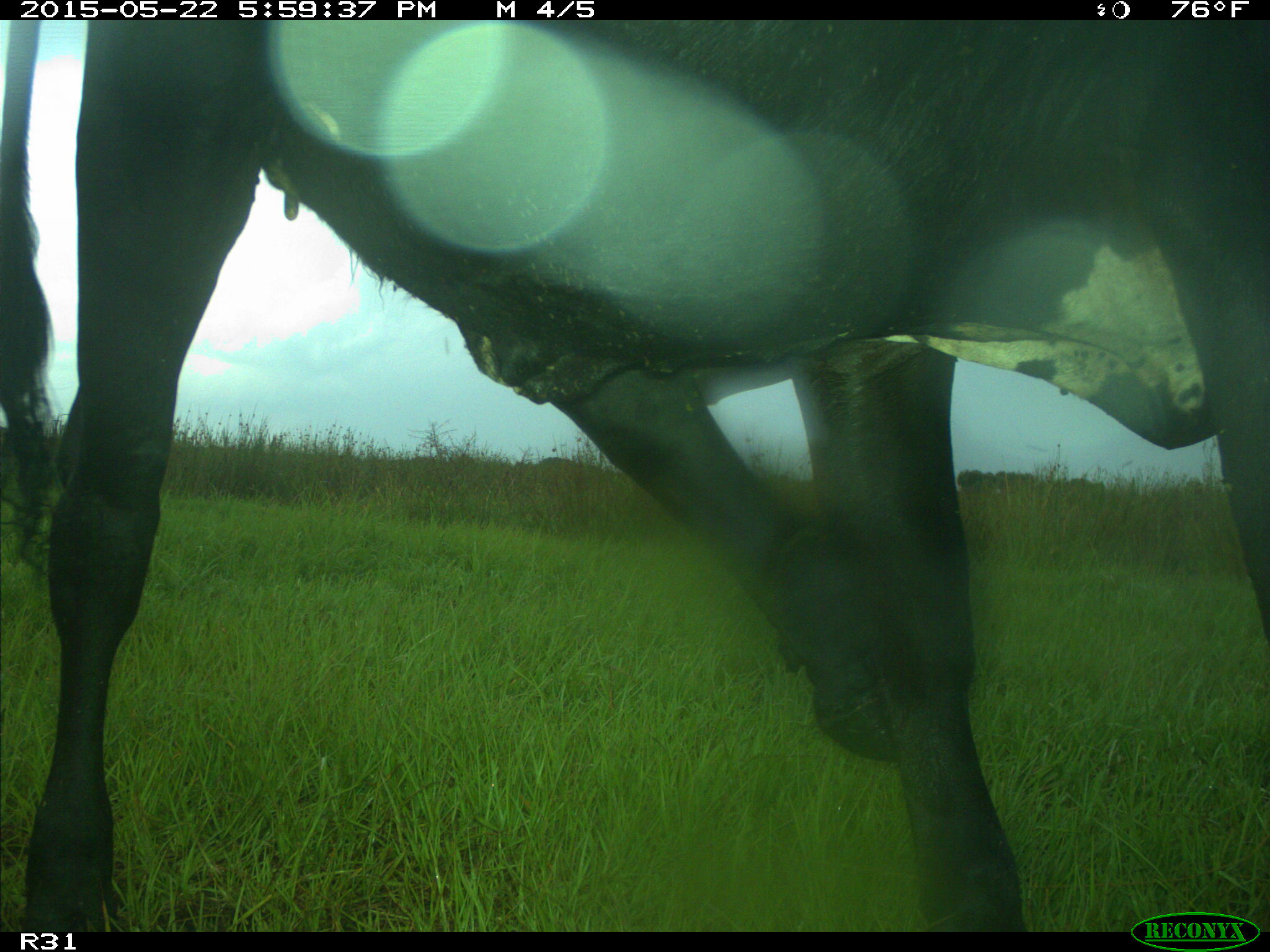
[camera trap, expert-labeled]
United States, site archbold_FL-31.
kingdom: Animalia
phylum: Chordata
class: Mammalia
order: Artiodactyla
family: Bovidae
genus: Bos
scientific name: Bos taurus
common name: domestic cow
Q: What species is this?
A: Bos taurus (domestic cow).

Task brief = Please copy the lines above exactly as written, apart from any pictures.

Response =
[camera trap, expert-labeled]
United States, site archbold_FL-31.
kingdom: Animalia
phylum: Chordata
class: Mammalia
order: Artiodactyla
family: Bovidae
genus: Bos
scientific name: Bos taurus
common name: domestic cow
Q: What species is this?
A: Bos taurus (domestic cow).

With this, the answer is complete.